To investigate the causal effect of psychiatric disorders on IgG N-glycosylation traits, a genome-wide significance level (P < 5E-8) was used. Other selection procedures were the same as those for IgG N-glycosylation traits. There were some differences in calculating R2 and F values of MDD as it does not sample volume. So we used 2 × ((β)^2) × EAF × (1-EAF) and (β)^2/(se)^2) to calculate respectively. Selected SNPs can be found in Supplementary Table S3. Since there were not enough significant SNPs for PTSD, and ASD, we did not include them in the reverse MR analysis. The excluded SNPs as potential confounding factors of IgG N-glycosylation and psychiatric disorders can be found in Supplementary Table S4.

2.5 Mendelian randomization analysis

To assess the causal effect of IgG N-glycosylation traits on the risk of psychiatric disorders, the random effect inverse variance weighted (IVW) method was employed to estimate. Additionally, MR-Egger and weighted median methods were employed to enhance IVW estimates, as they offer robust estimates in a broader range of scenarios, albeit with less efficiency (i.e., wider confidence intervals [CIs]).
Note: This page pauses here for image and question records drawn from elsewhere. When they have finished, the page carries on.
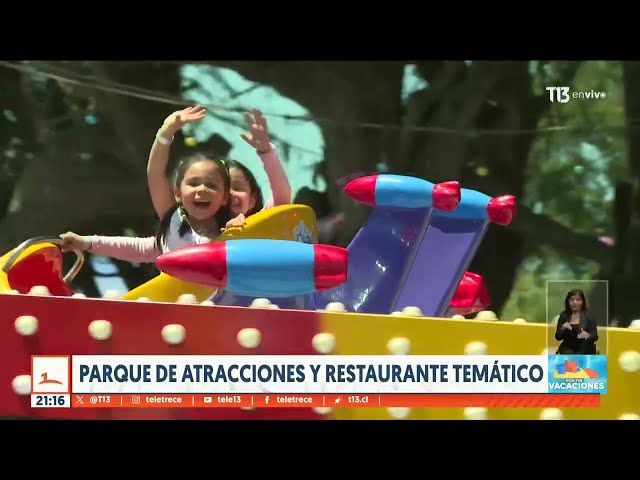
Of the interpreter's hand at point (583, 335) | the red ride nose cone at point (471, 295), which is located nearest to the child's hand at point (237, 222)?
the red ride nose cone at point (471, 295)

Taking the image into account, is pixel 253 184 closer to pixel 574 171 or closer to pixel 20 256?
pixel 20 256

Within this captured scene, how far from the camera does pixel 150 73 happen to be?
2.29 meters

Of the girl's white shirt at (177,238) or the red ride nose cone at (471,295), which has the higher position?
the girl's white shirt at (177,238)

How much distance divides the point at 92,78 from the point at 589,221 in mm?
1284

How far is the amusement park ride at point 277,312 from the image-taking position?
2.04 m

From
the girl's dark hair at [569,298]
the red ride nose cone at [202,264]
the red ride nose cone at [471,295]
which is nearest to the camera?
the red ride nose cone at [202,264]

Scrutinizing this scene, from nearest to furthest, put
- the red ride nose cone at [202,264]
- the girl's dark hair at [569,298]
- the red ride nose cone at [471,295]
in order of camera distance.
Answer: the red ride nose cone at [202,264]
the girl's dark hair at [569,298]
the red ride nose cone at [471,295]

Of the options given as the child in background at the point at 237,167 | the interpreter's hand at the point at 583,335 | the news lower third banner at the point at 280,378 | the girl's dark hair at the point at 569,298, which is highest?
the child in background at the point at 237,167

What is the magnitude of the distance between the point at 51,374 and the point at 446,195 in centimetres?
100

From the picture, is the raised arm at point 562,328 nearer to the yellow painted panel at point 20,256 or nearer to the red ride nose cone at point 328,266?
the red ride nose cone at point 328,266

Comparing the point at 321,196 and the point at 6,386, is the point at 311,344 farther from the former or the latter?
the point at 6,386

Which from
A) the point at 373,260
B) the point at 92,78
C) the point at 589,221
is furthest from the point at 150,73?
the point at 589,221

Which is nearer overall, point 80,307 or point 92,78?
point 80,307

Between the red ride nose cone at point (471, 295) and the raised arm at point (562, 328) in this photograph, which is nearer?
the raised arm at point (562, 328)
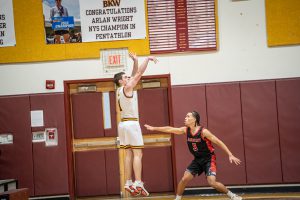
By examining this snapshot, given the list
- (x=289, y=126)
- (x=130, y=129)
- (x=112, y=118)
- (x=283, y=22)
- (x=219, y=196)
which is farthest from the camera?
(x=112, y=118)

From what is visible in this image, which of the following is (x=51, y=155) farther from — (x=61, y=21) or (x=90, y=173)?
(x=61, y=21)

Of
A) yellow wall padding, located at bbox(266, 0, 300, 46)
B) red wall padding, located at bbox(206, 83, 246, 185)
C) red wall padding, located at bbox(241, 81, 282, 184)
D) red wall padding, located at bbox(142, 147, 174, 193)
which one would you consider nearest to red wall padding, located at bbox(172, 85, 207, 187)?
red wall padding, located at bbox(206, 83, 246, 185)

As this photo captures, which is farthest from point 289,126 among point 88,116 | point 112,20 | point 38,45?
point 38,45

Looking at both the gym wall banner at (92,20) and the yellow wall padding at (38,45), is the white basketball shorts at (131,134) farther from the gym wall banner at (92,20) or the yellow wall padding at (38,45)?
the gym wall banner at (92,20)

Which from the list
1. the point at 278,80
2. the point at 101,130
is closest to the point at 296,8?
the point at 278,80

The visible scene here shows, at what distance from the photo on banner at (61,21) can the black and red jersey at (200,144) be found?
3983 mm

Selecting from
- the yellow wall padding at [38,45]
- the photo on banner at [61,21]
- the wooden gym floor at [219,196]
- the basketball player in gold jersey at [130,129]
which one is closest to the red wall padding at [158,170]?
the wooden gym floor at [219,196]

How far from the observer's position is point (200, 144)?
8.34 meters

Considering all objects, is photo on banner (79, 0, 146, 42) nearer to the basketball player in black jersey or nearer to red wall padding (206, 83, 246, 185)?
red wall padding (206, 83, 246, 185)

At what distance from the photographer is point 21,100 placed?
10.7 meters

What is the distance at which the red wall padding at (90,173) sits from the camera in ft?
35.6

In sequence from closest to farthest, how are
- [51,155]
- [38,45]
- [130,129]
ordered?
[130,129] → [51,155] → [38,45]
All results were presented as odds ratios (ORs) and corresponding 95% CIs for psychiatric disorder outcomes per genetically predicted increase in IgG N-glycosylation levels.

2.6 MR sensitivity analyses

Furthermore, comprehensive sensitivity analyses were conducted to estimate potential violations of model assumptions in the MR analysis. We performed Mendelian randomization pleiotropy residual sum and outlier (MR-PRESSO) analysis, along with leave-one-out analysis to detect outlier instrumental variables (46). Instrumental variables identified as outliers by the MR-PRESSO test were systematically removed to mitigate the impact of horizontal pleiotropy. Cochran’s Q test was employed to assess heterogeneity across individual causal effects, and MR-Egger regression was conducted to evaluate the directional pleiotropy of instrumental variables (47).

2.7 Data analysis

The Bonferroni correction for multiple testing was conducted to correct P values. A P value less than 1.39E-4 (0.05/360) was considered as strong evidence of a causal association. All analyses were carried out using the TwoSample MR (version 0.5.6) and MRPRESSO (version 1.0) packages in R software (version 4.2.0).

3 Results

3.1 The selection of IgG N-glycosylation genetic instruments

To explore the bidirectional causal relationship between IgG N-glycosylation traits and psychiatric disorders, we employed genetic variants strongly associated with these traits, derived from the most extensive GWAS meta-analysis currently available. The selected SNPs, with F-statistics ranging from 30 to 1499 (Supplementary Table S2 and S3), demonstrated robust effects, avoiding weak instrument bias. Consequently, a total of 325 SNPs associated with 60 IgG N-glycosylation traits were identified and used as exposures in the forward MR analysis, while 148, 42, 43, and 44 SNPs were selected for SCZ, MDD, BIP, and ADHD, respectively, in the reverse MR analysis. (Supplementary Table S2, S3).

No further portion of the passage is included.